Why are supply chains a testing ground for automation-based iPaaS?



Submitted by Edgeverve


Supply chains are where old integration models reach their limits. As partner networks expand and operational variability increases, traditional middleware collapses under cost and complexity. That’s why supply chain has become a testing ground for automation-based integration Platform (iPaaS), a next-generation model designed to embrace constant change without rewriting the stack.

This article looks at today’s supply chains, the limitations of legacy integration, how automation is changing the iPaaS model, the potential downsides of upgrading, and the questions leaders need to ask about whether next-generation iPaaS makes sense for them.

Why now? Supply chains have outgrown integration models

Supply chains have always been complex. What is new is the speed of change. Networks now span hundreds of suppliers, logistics providers and distributors, each operating with different systems and data standards.

At the same time, expectations for real-time visibility and rapid response continue to rise. The global supply chain visibility software marketIn 2025, the problem area iPaaS aims to solve is valued at $3.3 billion and is projected to triple by 2034.

Industry surveys show that more than 90% of supply chain leaders are reworking their operating models in response to volatility, including tariff changes, and more than half are using artificial intelligence in at least some supply chain functions. (See this 2025 PwC survey.) This combination structural change and new automation expectations focuses on integration.

Legacy integration simply doesn’t match the reality on the ground. A traditional integration architecture assumes stable partners, predictable patterns, infrequent changes, and overall stability. This model worked when supply chains were slower and more centralized.

Today’s supply chains operate under different conditions. Partners are constantly being added and removed. Data structures evolve with new products, regulations, and sustainability requirements. The old corner boxes are not so exceptional anymore.

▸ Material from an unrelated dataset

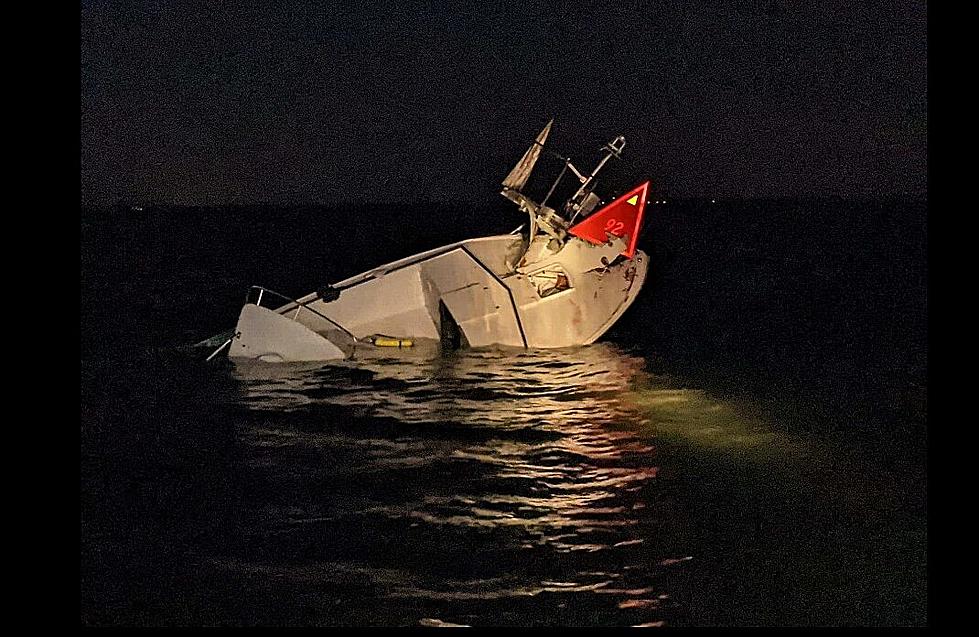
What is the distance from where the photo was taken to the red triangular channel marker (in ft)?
80.7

Limitations, pain points and debt of legacy integration

Let’s take a closer look at the status quo. In supply chain environments, legacy integration approaches struggle with the same structural limitations:

  • Flexibility and poor scalability as the volume of partners increases

  • High initial and ongoing costs driven by custom development

  • Heavy maintenance is required just to keep the integrations going

  • Lack of specialized IT resources required for changes

  • Heterogeneous systems and applications between partners

  • Fragile point-to-point (P2P) integrations that don’t age well

  • Code dependent data mapping and transformation

  • Various tools for B2B integrations and internal applications

Aging and fragile P2P integration in many enterprise domains to mention only one of these limitations creates anxiety. It creates disruption in supply chains. Missed or delayed messages can translate into shipping delays, excess inventory, or scheduling decisions based on outdated data.

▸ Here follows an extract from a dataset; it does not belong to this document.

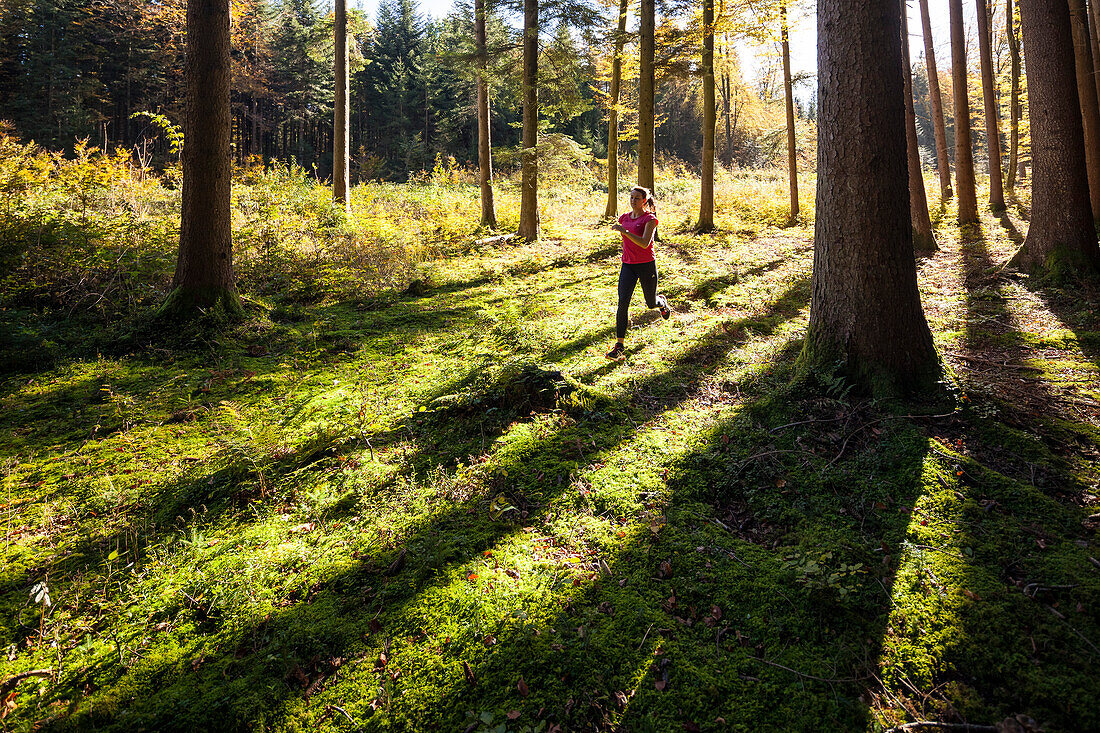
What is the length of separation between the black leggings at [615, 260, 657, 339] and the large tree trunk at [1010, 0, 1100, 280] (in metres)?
6.48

Therefore, the technical integration debt is accumulating very fast here. Few other corporate domains combine this level of external dependency with the need for continuous operations.

What next-generation iPaaS is changing and why AI matters

Next-generation iPaaS platforms don’t just link integration to the cloud. That’s already table stakes in the broader iPaaS market, which analysts have been tracking for a decade. The defining change is how new platforms handle change. Instead of treating integrations as static assets, they manage integrations more like a live workflow.

Automation-driven iPaaS emphasizes faster partner onboarding, reusable process logic, and AI-powered mapping that reduces manual work when schemas change. (And change JSON APIs or event payloads or compatibility data.) Bugs also come out earlier and are easier to handle.

Because supply chain data mixes structured transactions with semi-structured documents, inconsistent partner conventions, and context-dependent exceptions, they are natural candidates for AI-powered normalization and verification. When used correctly, AI reduces human effort without eliminating management.

Sensitivity to costs and disruption

Supply chains operate under tight economic constraints. Margins are thin, disruption is expensive, and technology investments must pay for themselves quickly. Long, heavily customized integration programs are difficult to defend.

Automation-driven iPaaS better aligns with this reality, resulting in faster migrations through a mix of AI-driven migration tools, no-code low-code configurators with co-pilots, standards-out-of-the-box (OOB) support, connectors, and more.

While integration improvements have a disruptive reputation, the emerging adoption model for next-generation iPaaS looks different. Here, we see supply chain leaders gradually introduce platforms that allow legacy systems to function while embracing the new automation shift.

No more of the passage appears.